▶ **Task requirements**
According to the Transform module page, at what point in the pipeline do transforms execute?

▶ **Document segment**
Transform Module
The Transform module provides client-side ETL for normalization, enrichment, and reshaping of data. All transforms are compiled to bytecode and executed in Rust/WASM for maximum performance.
Purpose
Apply ETL transformations to row data, including:
- Type coercion and casting
- Value derivation with expressions
- Column renaming
- Row filtering
- String, numeric, and date manipulations
- Conditional transformations
Transforms execute after masking and before profiling in the pipeline.
Architecture
┌─────────────────────────────────────────────────────────────┐
│ Hero Layer (@rowops/transform) │
│ transformData() / transformArrowData() │
│ - JSON → Arrow IPC conversion │
│ - Worker lifecycle management │
│ - Hook event routing │
└─────────────────────────────────────────────────────────────┘
│
▼
┌─────────────────────────────────────────────────────────────┐
│ Worker Layer │
│ transform.worker.ts │
│ - TRANSFORM_INIT / TRANSFORM_RUN_CHUNK_ARROW protocol │
│ - Hook event emission │
│ - DSL compilation to bytecode │
└─────────────────────────────────────────────────────────────┘
│
▼
┌─────────────────────────────────────────────────────────────┐
│ WASM Engine │
│ run_transform_arrow() │
│ - Bytecode VM execution │
│ - Arrow IPC in, Arrow IPC out │
└─────────────────────────────────────────────────────────────┘
All row-level operations execute in WASM. TypeScript handles only DSL construction and result handling.
Installation
npm install @rowops/transform
# For React integration:
npm install @rowops/transform-react
High-Level API
transformData()
Transform JSON rows using a TransformDSL. Handles Arrow IPC conversion internally.
import { transformData, TransformBuilder, col, upper } from '@rowops/transform';
import { resolveBrowserLicense } from "@rowops/import-core";
const transform = new TransformBuilder()
.derive("name_upper", upper(col("name")))
.cast("price", "number")
.build();
const { tierGateInit } = await resolveBrowserLicense({
projectId: "proj_xxx",
entitlementToken: "eyJ...",
});
const result = await transformData(
[
{ name: 'alice', price: '10.5' },
{ name: 'bob', price: '20.0' },
],
transform,
{ tierGate: tierGateInit },
{
onProgress: (p) => console.log(`${p.percent}% - ${p.stage}`),
onComplete: (r) => console.log(`${r.outputRows} rows transformed`),
}
);
console.log(result.rows);
// [{ name: 'alice', name_upper: 'ALICE', price: 10.5 }, ...]
transformArrowData()
Transform Arrow IPC data directly (skip JSON conversion overhead).

▶ **Given material**
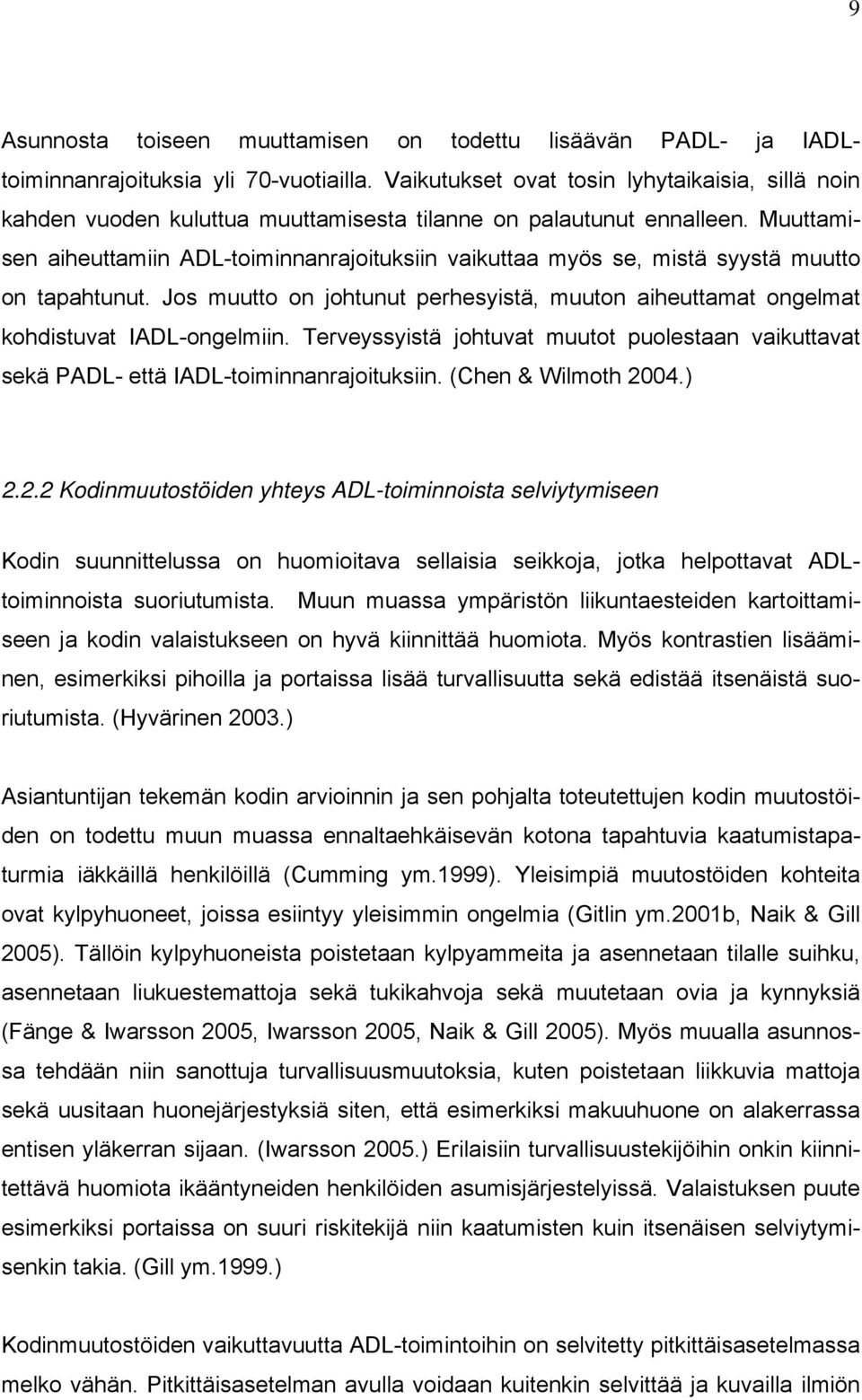 Muuttamisen aiheuttamiin ADL-toiminnanrajoituksiin vaikuttaa myös se, mistä syystä muutto on tapahtunut. Jos muutto on johtunut perhesyistä, muuton aiheuttamat ongelmat kohdistuvat IADL-ongelmiin.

▶ **Result**
They execute after masking and before profiling.